Any tips on how to get placed on these coast teams at FAANG? I'm currently working on a side project and it would be awesome to have a FAANG-income working 20-30 hours a week so I can grind on my project w/o having to sacrifice my savings.
For me it was time and luck. Some patterns I have noticed:
1. Product groups suck. Avoid those unless you want to feel the burn.
2. Avoid sales engineering where you are either billable, have targets or have a million customers.
3. Find a group/area going through lots of growth (cloud is the spotGCP/Azure/AWS). It's much easier to ride the macro waves. Avoid groups with lots of competition/in-fighting.
4. Make friends and be good company. People prefer good company over good workers.
5. The longer your tenure, the more likely you are able to engineer whatever role you want to have. You will also have the network to support you.
The perception these companies has created is totally bullshit and you are self selecting yourself out.
Although these companies create artificially high barriers, most of the work is pretty ordinary and my colleagues are pretty ordinary too. That's totally OK because people would be very unsatisfied and leave if they were working too long below their ability/aspiration.

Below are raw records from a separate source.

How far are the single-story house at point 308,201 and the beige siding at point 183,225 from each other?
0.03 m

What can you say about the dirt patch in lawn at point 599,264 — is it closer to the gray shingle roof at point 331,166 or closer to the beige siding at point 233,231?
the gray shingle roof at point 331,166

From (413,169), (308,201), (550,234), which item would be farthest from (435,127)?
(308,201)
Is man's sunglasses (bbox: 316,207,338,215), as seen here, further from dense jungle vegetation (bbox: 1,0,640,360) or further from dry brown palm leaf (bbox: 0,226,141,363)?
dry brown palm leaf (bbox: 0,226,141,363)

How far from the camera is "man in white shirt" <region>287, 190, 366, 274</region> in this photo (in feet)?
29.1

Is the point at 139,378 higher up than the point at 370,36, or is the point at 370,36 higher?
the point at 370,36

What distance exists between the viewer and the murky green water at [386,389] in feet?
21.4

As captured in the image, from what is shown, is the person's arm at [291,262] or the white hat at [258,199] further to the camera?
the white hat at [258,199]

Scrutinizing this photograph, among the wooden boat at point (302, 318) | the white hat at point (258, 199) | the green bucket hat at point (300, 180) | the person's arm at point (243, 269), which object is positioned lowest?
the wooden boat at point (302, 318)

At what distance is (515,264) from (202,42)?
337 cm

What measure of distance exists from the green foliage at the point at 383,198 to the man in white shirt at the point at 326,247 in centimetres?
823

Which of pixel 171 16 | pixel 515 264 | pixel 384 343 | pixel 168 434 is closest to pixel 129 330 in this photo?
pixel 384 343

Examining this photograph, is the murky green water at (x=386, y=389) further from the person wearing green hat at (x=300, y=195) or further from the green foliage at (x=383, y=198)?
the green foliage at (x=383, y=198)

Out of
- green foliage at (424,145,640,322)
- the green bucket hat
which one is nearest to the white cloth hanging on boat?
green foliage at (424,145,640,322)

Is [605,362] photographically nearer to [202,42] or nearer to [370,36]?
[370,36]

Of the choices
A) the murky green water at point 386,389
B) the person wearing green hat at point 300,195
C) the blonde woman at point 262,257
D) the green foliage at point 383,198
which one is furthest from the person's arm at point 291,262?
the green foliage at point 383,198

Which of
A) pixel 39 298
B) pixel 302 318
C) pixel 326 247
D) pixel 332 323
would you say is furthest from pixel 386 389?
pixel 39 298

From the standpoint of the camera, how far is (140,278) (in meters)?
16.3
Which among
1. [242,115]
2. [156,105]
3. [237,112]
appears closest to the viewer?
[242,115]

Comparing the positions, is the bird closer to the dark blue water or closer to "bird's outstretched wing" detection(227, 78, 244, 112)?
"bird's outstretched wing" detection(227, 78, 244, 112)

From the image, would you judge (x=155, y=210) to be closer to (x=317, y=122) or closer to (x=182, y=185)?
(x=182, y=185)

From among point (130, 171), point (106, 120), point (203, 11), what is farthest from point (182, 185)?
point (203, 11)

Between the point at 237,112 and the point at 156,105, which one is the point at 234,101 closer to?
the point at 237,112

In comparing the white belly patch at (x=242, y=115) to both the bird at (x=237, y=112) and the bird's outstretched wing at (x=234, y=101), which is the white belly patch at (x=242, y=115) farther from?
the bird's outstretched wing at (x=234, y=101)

Sure, there are the big throbbing brains here and there but that's maybe a few percent. Most SWEs are just stringing APIs together, doing boring YAML work or whiling away their days in meetings.
Wow, that's a bingo on my day today. Literally started with a meeting, did some API integration work, and fiddled with YAML a bit. Just a run of the mill small healthcare software company, but there's work to do and the people/leadership are pretty good, so I can't complain.